Notre ami a dit : elle est partie, profitez de votre
séjour, ne soyez pas tristes.
Ainsi tout voisine tout le temps. Mais tu le sais aussi
bien que moi, Thomas. J’aime écrire ton prénom parce que c’est le même que
celui de mon fils le troisième. Et aussi parce que pendant longtemps, dans ton
adresse c’était Thoams. Et j’aimais beaucoup penser à toi en disant Thoams dans
ma tête. Ainsi tu n’étais pas exactement toi-même. Il y avait le garçon que je
connaissais et celui qui écrivait des livres. D’ailleurs, sur la couverture de
tes livres, je m’attends toujours à lire Thoams. Est-ce que tes enfants
connaissent ton nom secret ?
Gabrielle est venue ce matin taper à notre porte. Elle
nous a raconté une petite histoire : une dame hollandaise qu’elle a
rencontrée à la fête de la chasse qui a lieu ce ouiquinde à Mértola (capitale
de la chasse !), pendant que son mari était allé chercher un verre de vin
(um copo do vinho), a vite sorti son Smartphone et lui a montré la photo de son
petit-fils. Gabrielle en riant a dit (en anglais) : ici sont réunies les
plus jolies grands-mères et les plus fières aussi !
Tout est si blanc. Il y a un village, m’a-t-on raconté,
où les maisons sont si souvent chaulés que toutes les arêtes en sont adoucies
et arrondies, enrobées comme elles le sont chaque année. Peinture de femmes, village
de neige, où elle ne vient que rarement. Pourtant, au plus haut de Mértola, on
trouve Notre Dame des Neiges. Difficile d’imaginer tes enfants ici en train de
luger ! Pourtant les pentes sont belles. Mais la neige ? J’imagine
que le village où tout est blanc et doux est Silves, là où est né Ibn Qasi dont
la statue équestre se trouve à
Mértola, devant le château, un libérateur si l’on en croit la légende. Silves
que je vois entouré de forêts, comme dans un conte, est une invitation.
La maison est calme, beaucoup de blanc, sauf le rouge des
tomettes. Et le bleu cru d’un meuble où sont posées mes affaires de dessin. Il
y a un beau poêle qui laisse espérer un peu de froid pour l’allumer. Le mûrier
que je vois depuis la table où je travaille n’a qu’une branche de feuilles
d’or. Les autres sont encore d’un beau vert. Bien vif. Et la pluie revient,
drue sur les tuiles et embaume la maison.

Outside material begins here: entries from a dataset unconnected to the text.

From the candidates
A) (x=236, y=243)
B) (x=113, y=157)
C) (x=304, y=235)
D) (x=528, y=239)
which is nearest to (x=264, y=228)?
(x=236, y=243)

Joie.
Vous êtes ici pour écrire quoi? m’a demandé un
monsieur qui travaille à la mairie.
Sa femme souriait. Ils attendaient ma réponse.
Heureusement, une dame à la belle chevelure frisée s’est glissée entre nous. Je
suis tunisienne, a-t-elle dit. De Sousse. Ma maison en face de la mer. Et
s’adressant en français à l’autre dame : vous êtes nord africaine, n’est-ce
pas ? Vous en avez parfaitement le type. L’autre dame n’a pas répondu, ni
son mari. Ici ce n’est pas rare que les gens ressemblent à leurs voisins de l’autre
côté de la mer. Et ils en sont assez fiers. Du coup la question que m’avait
posée le mari s’est perdue. Tant mieux.
J’écris des lettres, aurais-je pu répondre. C’est une
activité pleine et entière. Même si ne se pratiquant plus guère. Une manière
ancienne. Presque dépassée d’utiliser la langue. Un exercice, en riant j’ajoute
une ascèse, pour ma voisine, mais elle ne comprend pas le français. Et les
pieds dans le Guadiana, je compose des poèmes. Comme celui-là :
désir de neige
la langue est douce faille
entre sèches broussailles
sinuant jusqu’en bas
où est l’eau qui ne dit rien
fait monter les larmes
la langue, et la faille
jusqu’aux yeux
atténuer peut-être
le sec du cœur qui ne dit rien
deux yeux deux trous
et les larmes les traversent
jusqu’aux joues
de la montagne qui ne dit rien
Je ne sais pas pourquoi la poésie provoque tant de
combats parfois. Son silence fait illusion. On croit les poètes occupés à
désherber le poème et en fait, ils se battent à coups de verbes tranchants. Et
certains se désolent et d’autres se réjouissent tout en se demandant quelle
tenue ils vont porter pour affronter les autres poètes et les mettre k.o.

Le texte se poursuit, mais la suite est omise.